The Chambers case arose when Leamon Freeman, a retired Oklahoma County district judge, contacted parole board member Richard Dugger on behalf of Chambers. Freeman, who is longtime friends with Dugger, asked that the inmate be considered for early release.
“I felt somebody needed to try to do something,” said Freeman, who knows the Chambers family and has worked on her case without pay for more than a year. “There wasn’t anything surreptitious about it. Anybody on the board can ask for somebody to be put on [the docket].”
Freeman said Chambers has been a model prisoner and no longer needs to be incarcerated.“I believe she has kicked her alcohol habit,” he said. “She started an AA unit at the prison and has taught other inmates. I don’t disagree with the fact that she had to go to prison. Sometimes that’s what it has to take to straighten people out.”

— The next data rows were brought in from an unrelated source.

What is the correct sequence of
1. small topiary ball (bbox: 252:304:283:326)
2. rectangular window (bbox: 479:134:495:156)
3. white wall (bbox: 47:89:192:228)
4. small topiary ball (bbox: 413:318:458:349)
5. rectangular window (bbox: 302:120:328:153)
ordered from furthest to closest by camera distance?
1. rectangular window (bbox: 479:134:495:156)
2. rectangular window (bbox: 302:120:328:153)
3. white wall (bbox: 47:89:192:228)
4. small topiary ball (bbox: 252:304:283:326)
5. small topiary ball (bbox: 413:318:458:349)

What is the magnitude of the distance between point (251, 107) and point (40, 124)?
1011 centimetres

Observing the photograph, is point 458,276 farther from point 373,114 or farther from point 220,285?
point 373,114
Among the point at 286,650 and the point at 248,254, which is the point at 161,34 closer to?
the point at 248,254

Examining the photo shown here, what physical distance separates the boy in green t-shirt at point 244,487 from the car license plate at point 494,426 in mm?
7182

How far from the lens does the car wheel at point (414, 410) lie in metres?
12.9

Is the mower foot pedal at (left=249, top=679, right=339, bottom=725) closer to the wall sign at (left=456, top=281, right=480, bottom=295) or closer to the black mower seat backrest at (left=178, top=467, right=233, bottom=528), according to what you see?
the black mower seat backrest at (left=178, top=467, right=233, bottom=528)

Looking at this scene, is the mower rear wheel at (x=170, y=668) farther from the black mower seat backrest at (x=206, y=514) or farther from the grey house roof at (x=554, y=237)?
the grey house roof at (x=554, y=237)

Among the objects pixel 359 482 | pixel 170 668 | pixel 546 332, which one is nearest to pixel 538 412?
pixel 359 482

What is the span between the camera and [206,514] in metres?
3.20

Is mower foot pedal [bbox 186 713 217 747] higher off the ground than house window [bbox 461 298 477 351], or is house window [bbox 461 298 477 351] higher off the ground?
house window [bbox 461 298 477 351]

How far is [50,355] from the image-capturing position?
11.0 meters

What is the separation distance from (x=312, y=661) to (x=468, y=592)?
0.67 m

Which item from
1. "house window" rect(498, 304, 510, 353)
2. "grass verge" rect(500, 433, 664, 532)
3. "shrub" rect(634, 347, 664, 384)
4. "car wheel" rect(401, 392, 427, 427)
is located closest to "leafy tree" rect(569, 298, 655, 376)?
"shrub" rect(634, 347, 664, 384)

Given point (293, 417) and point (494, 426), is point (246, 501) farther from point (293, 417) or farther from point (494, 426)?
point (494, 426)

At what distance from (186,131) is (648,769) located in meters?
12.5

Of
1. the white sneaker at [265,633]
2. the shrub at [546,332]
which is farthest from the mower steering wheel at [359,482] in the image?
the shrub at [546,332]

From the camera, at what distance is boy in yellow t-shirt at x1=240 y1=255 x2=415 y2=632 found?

Chambers, who had been sentenced to 25 years — 10 in prison, 15 on probation — was passed on the March docket. The parole board had been set to vote this week whether to recommend release for her, but the moratorium resulted in her being removed from the docket.
Prater said he had contacted Dugger, a former district attorney, inquiring about why he had pushed for Chambers’ early consideration. Prater said he was told “the board had the power to consider anyone they want.” The prosecutor later contacted Northrup, to relate his concerns that the parole board was unlawfully pushing early consideration.
Two days later, Prater said, he was phoned by an attorney in the governor’s legal office to let him know that he could, if he wanted, protest the consideration at the next parole board meeting.
Fallin’s communication director, Alex Weintz, confirmed that “the response from our legal counsel was essentially that it’s an issue he should address with the Pardon and Parole Board.”
Prater then sought help from House Speaker Kris Steele. But Steele said he found Dugger less than helpful when he asked that Chambers be removed from the modifications docket.
“My efforts last month to have the ineligible offender removed from the parole docket were brushed off by the board,” Steele said. “I made a reasonable request to Mr. Dugger to simply follow the law, but he declined and said he’d do as he pleased.”
Dugger declined comment to Oklahoma Gazette and referred all queries to the Pardon and Parole Board.
Steele went on to assail the board for “playing fast and loose” with sentencing restrictions.
“For this board especially, anything less than following the absolute letter of the law in the most transparent manner possible is entirely unacceptable,” he said. “The effectiveness of this board requires conscientious actions by members who are committed to following the letter of the law and acting in the best interest of public safety.”
While Fallin’s office has indicated the governor believes the parole board acted in good faith, her spokesman said Fallin is committed to strengthening transparency of the pardon and parole process.
“We’ve become aware that there are improvements that can be made at the Pardon and Parole Board, in terms of transparency, how they communicate with our office and other issues,” Weintz said. “In the coming days, we’re going to have a series of meetings with the parole board. We’ve continued to talk to David Prater, and we’re going to seek improvements. The governor has a lot of respect for the district attorney. She takes his concern seriously.”
In the meantime, Tim Sharp said the experience has been frustrating for his family.
“It brings up a lot of memories for Mom to think that inmate can walk free after four years after killing her husband of 52 years,” he said. “It’s shaken her quite a bit, but she’s going to be fine.”